| PROBLEM |
List the standard fields that the BIDS conversion excerpt says are used when new participants.tsv and participants.json files are created automatically.
DOCUMENT EXCERPT section start
If you want to use custom participant metadata, you should provide it at the beginning of the code, either as a participants.tsv file or as a CSV/Excel file.
If you provide a participants.tsv file but not a corresponding participants.json, you should fill out the participants.json manually to include descriptions for each field to comply with BIDS standards.
If you provide neither file, new participants.tsv and participants.json files will be automatically created with standard fields:
species
age
sex
handedness
You can also pass your favourite/custom fields instead of these defaults when creating new files (only applies if no valid TSV is provided).
[15]:
saved_participants = bids.create_participants_files(bids_dir=destination_path,
participants_tsv_path= participants_tsv_file,
participants_json_path=participants_json_file,
mapping_df=mapping_df,
fields=["gender", "age"])
No valid participants.tsv file found. Creating default files.
Create data description file
To create the dataset_description.json file, we follow these steps:
Search for an existing dataset_description.json in the dataset path and retain the provided information.
If extra_meta_data_path is specified, add the additional metadata about the dataset.
If neither dataset_description.json nor extra metadata is provided, use the basename of the dataset directory as the dataset name and set the BIDS version to ‘1.10.0’.
[16]:
bids.create_data_description(dataset_path, destination_path, extra_meta_data_path)
Check _coordsystem.json file
Since an empty string is not allowed for the NIRSCoordinateSystem
key in the *_coordsystem.json file, we will populate it with “Other” to ensure BIDS compliance.
[17]:
bids.check_coord_files(destination_path)
Fix *_events.tsv order
Sorting events files based on onset time
[18]:
_ = mapping_df.apply(bids.sort_events, axis=1, args=(destination_path,))
Edit *_events.tsv
To allow editing of the duration
or trial_type
columns in the *_events.tsv files, the mapping CSV file must include the following extra columns:
duration
: Specifies the new duration for each SNIRF file that needs editing.cond and cond_match:
cond: A list of existing condition labels found in the SNIRF file (e.g., [1, 2]).
DOCUMENT EXCERPT section end
DATA EXTRACT section start
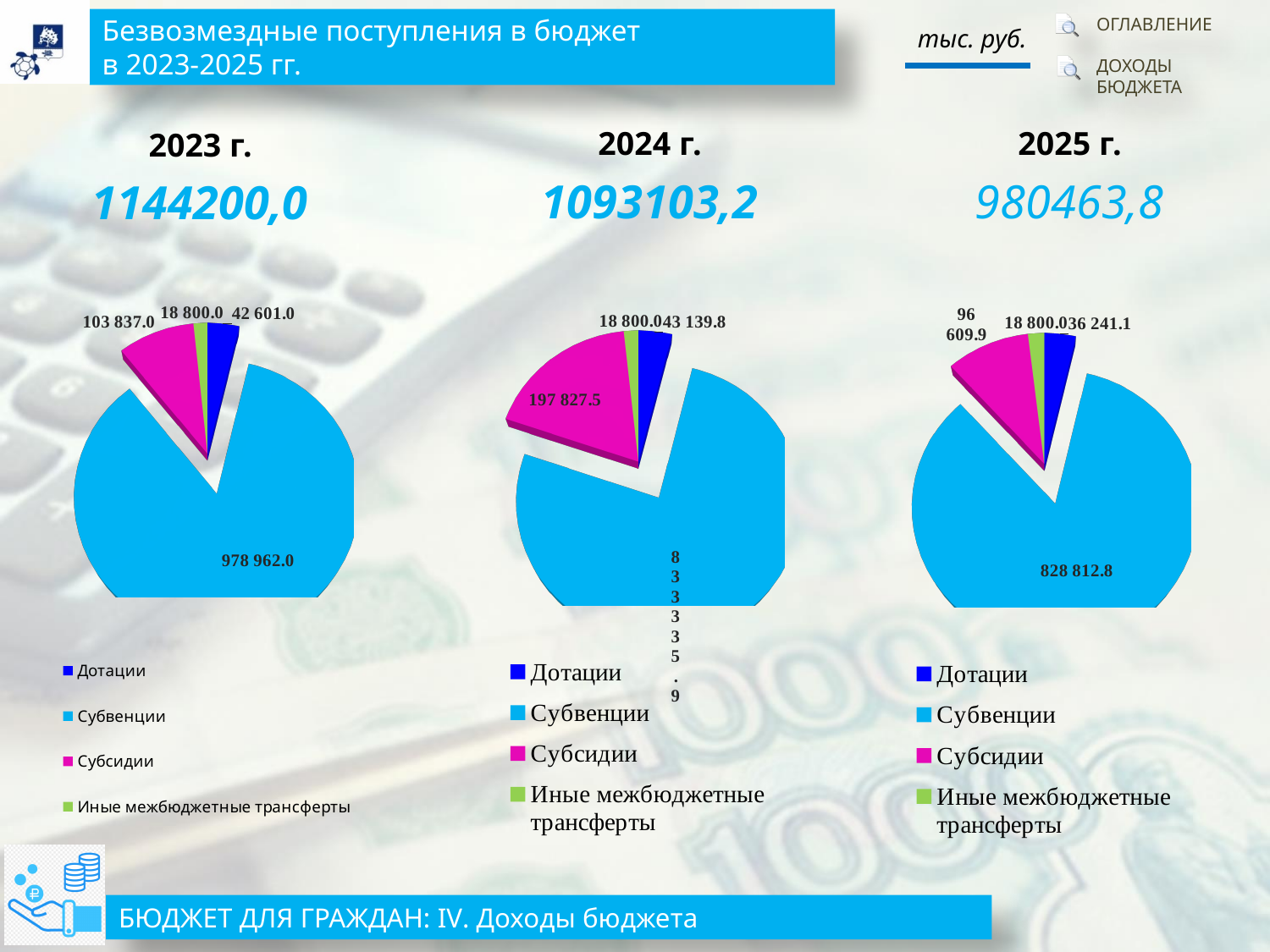
In the 2024 г. pie chart, what is the value for Субсидии? 197 827.5 In the 2023 г. pie chart, what is the value for Дотации? 42 601.0 How many categories does the legend of the 2024 г. pie chart list? 4 In the 2023 г. pie chart, what is the value for Субсидии? 103 837.0 In the 2023 г. pie chart, what is the value for Субвенции? 978 962.0 In the 2025 г. pie chart, what is the value for Субвенции? 828 812.8 How many pie charts are on the slide? 3 In the 2025 г. pie chart, what is the value for Субсидии? 96 609.9 In the 2024 г. pie chart, what is the value for Дотации? 43 139.8 In the 2023 г. pie chart, what is the difference between Субсидии and Дотации? 61 236.0 What type of charts are shown on the slide? Pie charts In the 2025 г. pie chart, which category has the largest slice? Субвенции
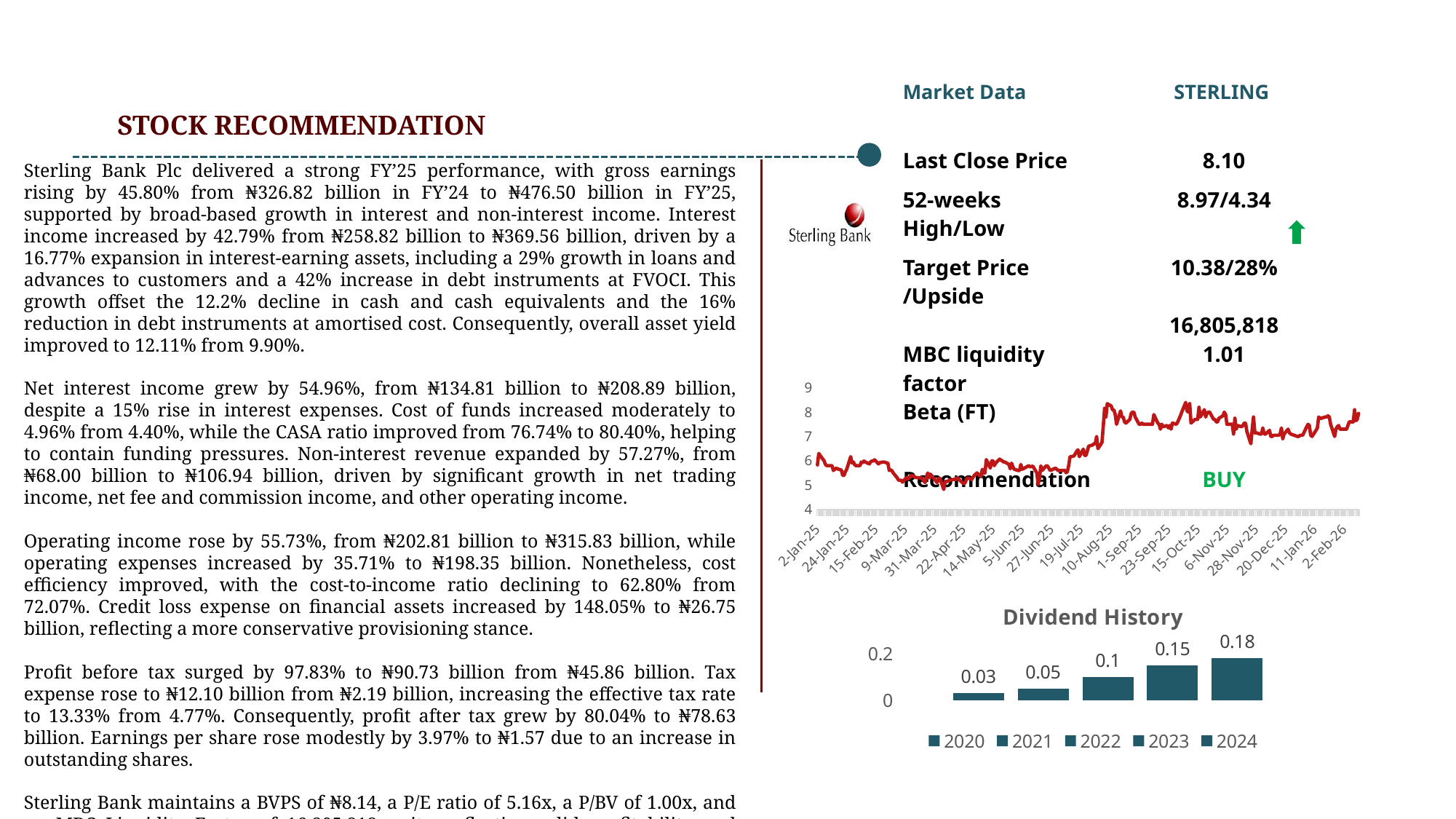
On the stock price chart above the Dividend History chart, is the value at 2-Jan-25 greater or less than 5? greater On the Dividend History chart, which year has the highest dividend? 2024 On the Dividend History chart, which year has the lowest dividend? 2020 What kind of chart is the Dividend History chart? bar chart On the Dividend History chart, what is the dividend value for 2022? 0.1 On the Dividend History chart, what is the dividend value for 2020? 0.03 On the Dividend History chart, which is larger, the dividend for 2021 or for 2022? 2022 On the Dividend History chart, how many years are shown? 5 On the Dividend History chart, what is the difference between the 2024 and 2023 dividend values? 0.03 On the Dividend History chart, what is the dividend value for 2024? 0.18 On the Dividend History chart, how many entries does the legend list? 5 On the Dividend History chart, do the dividend values rise or fall from 2020 to 2024? rise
DATA EXTRACT section end
| EXPECTED ANSWER |
species, age, sex, handedness